Dans L’Homme à la peau d’ours, l’écrivaine insiste aussi particulièrement sur la générosité du héros. Ainsi, en ce que l’album est destiné aux enfants, la vertu du soldat est exaltée et l’écrivaine souligne tout particulièrement sa bonté et son humanité. Le côté didactique du conte est accentué, malgré la fin pour le moins morbide du récit, le personnage positif et vertueux sera récompensé. Comme dans de nombreux contes, placere et docere se mêlent pour apporter divertissement et instruction.

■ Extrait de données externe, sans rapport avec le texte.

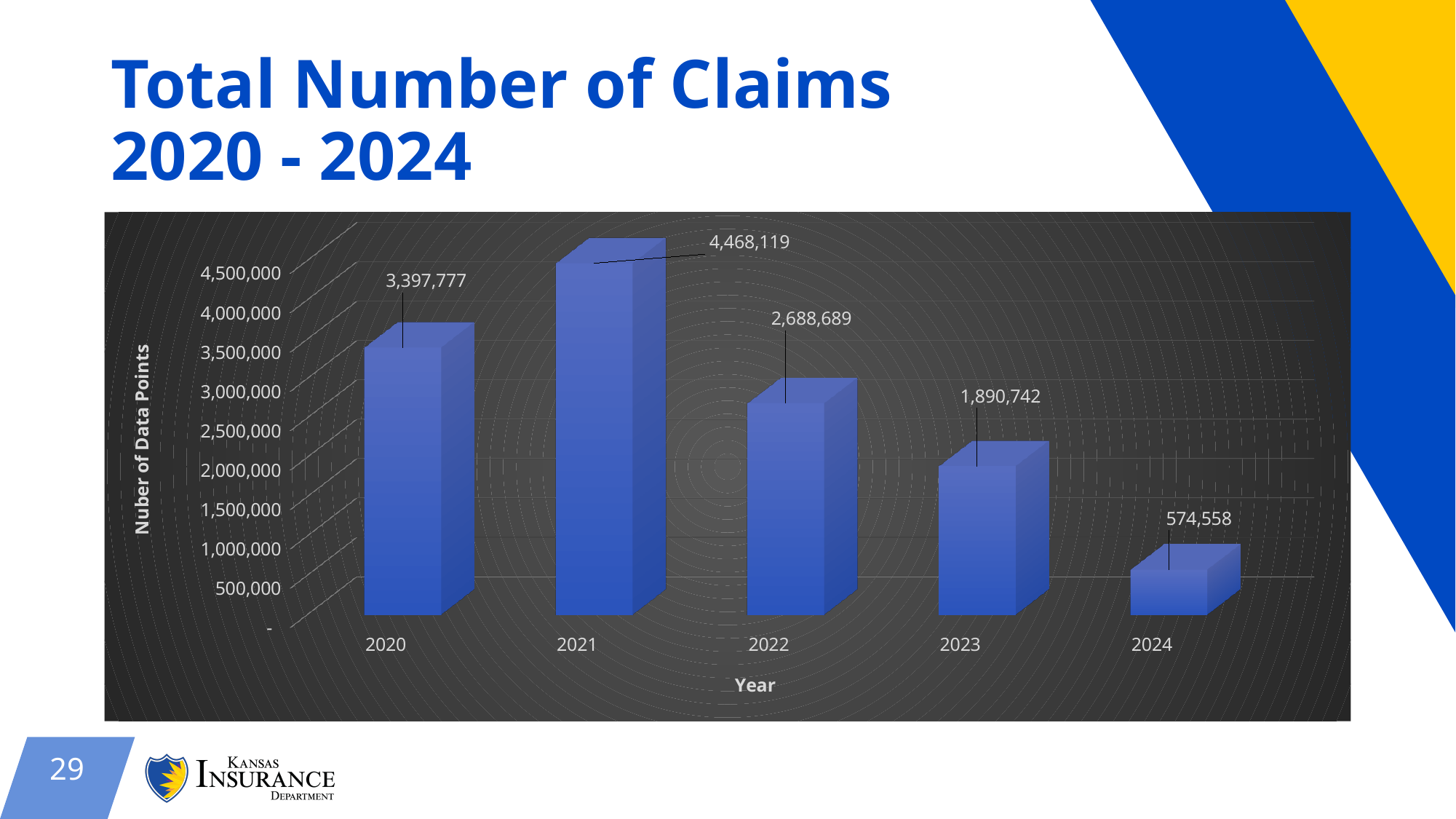
How many years are shown on the x axis? 5 Which year has the lowest number of claims? 2024 Is the value for 2023 greater or less than 2,000,000? less Do the values rise or fall from 2021 to 2024? fall What is the difference between the values for 2023 and 2024? 1,316,184 Which year has the highest number of claims? 2021 What is the value shown for 2024? 574,558 Which is larger, the value for 2020 or the value for 2022? 2020 What kind of chart is shown on the slide? bar chart What is the difference between the values for 2021 and 2020? 1,070,342 What is the total number of claims for 2021? 4,468,119 What is the value shown for 2022? 2,688,689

Nous retrouvons ici le thème du fiancé-animal qui atteint la félicité avec la cadette d’une fratrie de trois enfants. Cependant, le travestissement en animal n’est pas le fruit d’une quelconque malédiction, mais d’un choix conscient. La bonté et la générosité du héros sont alors soulignées par contraste avec son apparence monstrueuse. Le thème de l’initiation se lit aussi dans ce conte puisque la jeune fille sera initiée à l’amour après avoir accepté la bestialité du fiancé. Les apparences trompeuses sont aussi au cœur de ce récit car le physique monstrueux de Peau d’Ours n’est en rien représentatif de son intériorité. Cette dialectique entre l’intériorité et l’extériorité du personnage est assez topique du conte, nous la retrouvons dans la plupart des récits mettant en scène un fiancé-animal, comme dans « Peau d’âne » de Perrault, « La Belle et la Bête » de Madame Leprince de Beaumont, ou encore « Serpentin Vert » de Madame d’Aulnoy.

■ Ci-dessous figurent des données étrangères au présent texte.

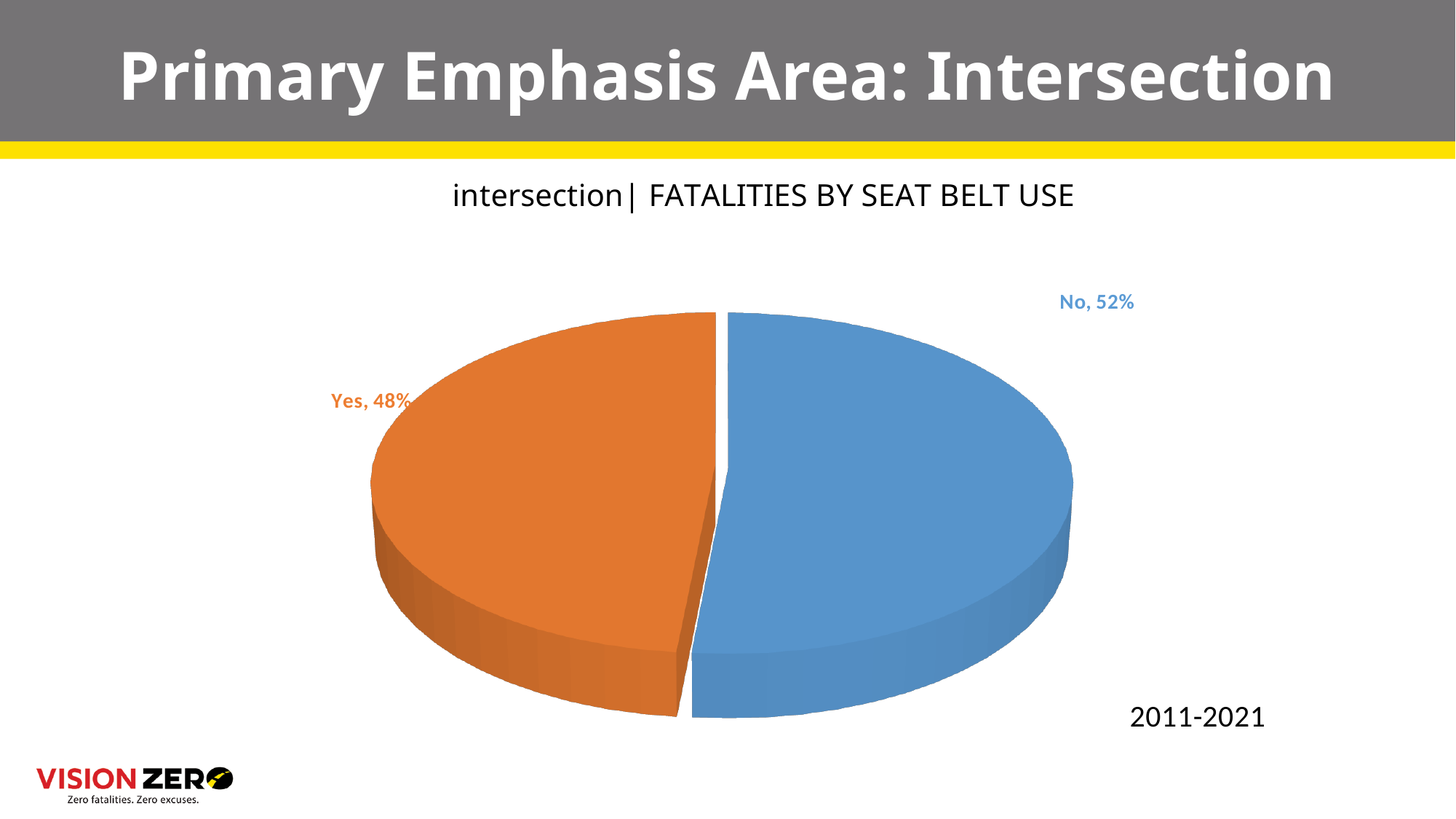
What colour is the "Yes" slice of the pie? orange What is the difference in percentage points between the "No" and "Yes" slices? 4 How many slices does the pie chart have? 2 Which category has the largest share of the pie? No What is the title of the chart? intersection| FATALITIES BY SEAT BELT USE Which slice of the pie is larger, "Yes" or "No"? No What kind of chart is shown on the slide? pie chart What share of intersection fatalities is labelled "No" for seat belt use? 52% What share of intersection fatalities is labelled "Yes" for seat belt use? 48% What time period does the chart cover, as printed on the slide? 2011-2021 Which category has the smallest share of the pie? Yes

En ce que l’album se destine à la jeunesse, les illustrations sont nombreuses et très colorées, ce qui est plaisant pour des enfants. Notons également que l’iconographie présente une esthétique de la sobriété, les illustrations établissent un dialogue avec le texte et permettent de résumer clairement le récit, sans perdre le jeune lecteur dans un luxe de détails. Dans l’illustration choisie, nous voyons Peau d’Ours qui apporte son aide financière au vieillard, père des trois jeunes filles, en lui offrant une bourse. C’est donc bien l’humanité et la générosité du héros qui sont représentées dans ce dessin. Le soldat est montré avec sa peau d’ours qui le recouvre entièrement, celui-ci porte une longue barbe, signe du respect de son pacte avec le Diable et sa stature est impressionnante. Peau d’Ours s’agenouille devant le vieillard, position qui reflète son humilité, lui prend la main et lui donne une bourse en le regardant dans les yeux. La scène est alors très touchante, le vieillard semble implorer Peau d’Ours et la bonté du héros est mise en valeur par l’illustrateur. La pauvreté du vieillard n’est pas signifiée par son apparence, mais elle se dévoile par le décor. En effet, la chambre du vieil homme est très rustique, presque nue, et des rats courent en arrière-plan dans la pièce voisine, signifiant la misère dans laquelle se trouve le personnage. Par ailleurs, nous pouvons remarquer que le héros porte un habit vert sous sa peau. Dans le conte des frères Grimm, l’habit du Diable que doit porter Peau d’Ours est également de cette couleur. Ainsi, des réminiscences du conte original semblent apparaître dans cette illustration.